Implementing a Kalman Filter in Postgres

neon.com

70 points by carlotasoto 5 days ago


TrackerFF - 2 days ago

Interestingly, in image 2, the filtered data seems to be worse than the actual noisy data?

Sure, the large spikes from sensor data were reduced, as seen with the blue line up in north which was considerably reduced, but seemingly at the cost of the more accurate tracks. We can see some "ground truth" - namely the map roads. I think if the source of the tracks are someone moving on a road (in a car etc.), it is safe to assume that the roads will be the most likely place to find them. In that image, it seems like we're seeing the tracks of some object moving on the road.

EDIT: But nice work anyway, I work a lot with noisy GPS data for vessels, where there are no roads - only shipping routes / paths, and increased GPS jamming in some areas makes prediction models more useful.

em500 - 2 days ago

This is nfortunately limited to 2-dimensional state/measurements.
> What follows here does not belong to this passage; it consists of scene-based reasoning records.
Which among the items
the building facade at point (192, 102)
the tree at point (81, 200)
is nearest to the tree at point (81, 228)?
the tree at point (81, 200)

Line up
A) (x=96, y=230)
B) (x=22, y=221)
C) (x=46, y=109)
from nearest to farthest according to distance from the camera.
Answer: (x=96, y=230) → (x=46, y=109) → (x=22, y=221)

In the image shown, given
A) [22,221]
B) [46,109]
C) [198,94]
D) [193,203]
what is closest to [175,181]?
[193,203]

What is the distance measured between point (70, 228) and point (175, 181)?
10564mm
In this case the covariance matrix is only 3 numbers, so the required linear algebra can be easily be done in a loop. The generic Kalman handles arbitrary dimensions, but requires general matrix multiplication and inversions, which are not easy to implement in Postgres.
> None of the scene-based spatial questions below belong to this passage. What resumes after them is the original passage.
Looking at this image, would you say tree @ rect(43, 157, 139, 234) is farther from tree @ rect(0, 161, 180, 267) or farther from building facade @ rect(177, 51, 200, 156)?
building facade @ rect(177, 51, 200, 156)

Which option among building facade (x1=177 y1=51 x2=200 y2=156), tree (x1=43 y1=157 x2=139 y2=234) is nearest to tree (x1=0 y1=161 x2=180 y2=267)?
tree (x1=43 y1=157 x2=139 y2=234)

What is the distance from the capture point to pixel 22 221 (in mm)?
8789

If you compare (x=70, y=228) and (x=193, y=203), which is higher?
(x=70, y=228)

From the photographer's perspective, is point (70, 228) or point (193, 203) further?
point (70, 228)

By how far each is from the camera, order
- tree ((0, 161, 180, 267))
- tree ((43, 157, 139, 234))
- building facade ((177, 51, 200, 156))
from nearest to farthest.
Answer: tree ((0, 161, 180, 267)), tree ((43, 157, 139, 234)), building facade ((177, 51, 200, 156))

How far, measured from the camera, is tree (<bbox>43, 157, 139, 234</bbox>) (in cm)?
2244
Still, 2d is a useful special case, and if it addresses the problem at hand, there's no need to overbuild. (Even the 1d Kalman filter, which often boils down to exponential smoothing, is a useful special case.)

tech_ken - a day ago

Wow this is extremely cool/impressive, but if my manager asked me to implement this I'd quit lol. The "state" headaches alone seem like a nightmare, nevermind all the whacky linear algebra you're going to have hand-roll (Like does Postgres even have a matrix type?? Did you have to implement matrix inversion in SQL from scratch?? I get nauseous just thinking about it.)

edit: I guess in 2D a lot of this becomes simpler than in general high-dimensions.

fifilura - 2 days ago

I have done this with AWS Athena. At the end of the day a kalman filter is just a number of multiplications and divisions.

My version would calculate one step at a time so it is a bit simplified (since that was a requirement, processing one measurement of incoming data daily). And also only in one dimension (here is two).

For the offline version (calculating many steps in a chunk), i'd imagine i'd use the array functions in Athena. But it may very well be possible to recreate using window functions. The state is just more column/columns after all.